Program organizer Anthony Smith said the goal is to grow the next generation of citizen-scientists and engage students in learning about climate change, solar and the five Cs: critical thinking, creativity, collaboration, communication and citizenship skills. The four students were awarded internships with Secure Futures, a Staunton-based solar power developer. 

DEEPER DIVE: Bay Journal 



I recently shared the good news with a colleague that we’d been awarded a Ford Foundation grant to expand The Climate Daily podcast into a longer format version, and she said to me, “You’ve got to meet my friend Monica Jahan Bose. She’s doing big things with Bangladeshi women severely impacted by climate change.”

Monica Jahan Bose is an attorney/artist/activist. Of the many things worth getting to know about Monica, it’s worth noting her service on the board of Samhati, (Solidarity in Bengali)  a US-based Bangladeshi women’s organization that creates small projects focused on ecology and literacy to empower poor women in Bangladesh. It currently runs the Samhati Katakhali Project.

Katakhali is a small island, 25 miles long but only two miles wide. Since 2000, it’s been repeatedly rocked by cyclones (what hurricanes are called in the Southern Hemisphere) and sea level rise. These two have salinated the soil and reduced the availability of fish in the ocean and adjacent rivers.  
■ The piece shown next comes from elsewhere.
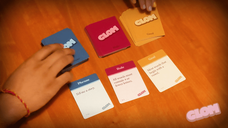 Glom cards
The Katakhali Project teaches Bangladeshi women on the island village of Katakhali literacy and hands-on skills like climate change adaptation farming, fishing and resilience skills.

Why the the Samhati Katakhali project matters to us are the valuable lessons gleaned from the women of Katakhali’s body of experience stemming from the application of climate change adaptation techniques taught in project’s farming and fish-cultivation classes. The failures and successes learned by the Katakhali women in getting to improved health of the villagers and their adaptation to food diversification is data worth disseminating around the globe. After all, coastal and island lowlands around the world all will be equally impacted by sea level rise and storm-related flooding.

DEEPER DIVE: Storytelling with Saris



Let me introduce you to a company in Westbrook, Maine developing a new series of projects to build multistory vertical farming inside of affordable housing developments. The company is Vertical Harvest. Founded in 2016, Vertical Harvest confronts three challenges: 80% of arable land is in use worldwide, food travels up to 2,500 miles before reaching customers and 95% of leafy greens come from California and Arizona. The company’s mission is produce free, local food year-round, while providing jobs in underserved populations.

Reported by Fast Company, the hydroponic farms built by Vertical Harvest use 90% less land, 90% less water and 95% less fuel than traditional farming. In an interview with Fast Company, CEO of Vertical Harvest Nona Yehia said, “by creating a large-scale farm in a food desert we are creating a large source of healthy, locally grown food 365 days a year.” Following the project in Westbrook, Maine, similar developments will break ground in Chicago and Philadelphia.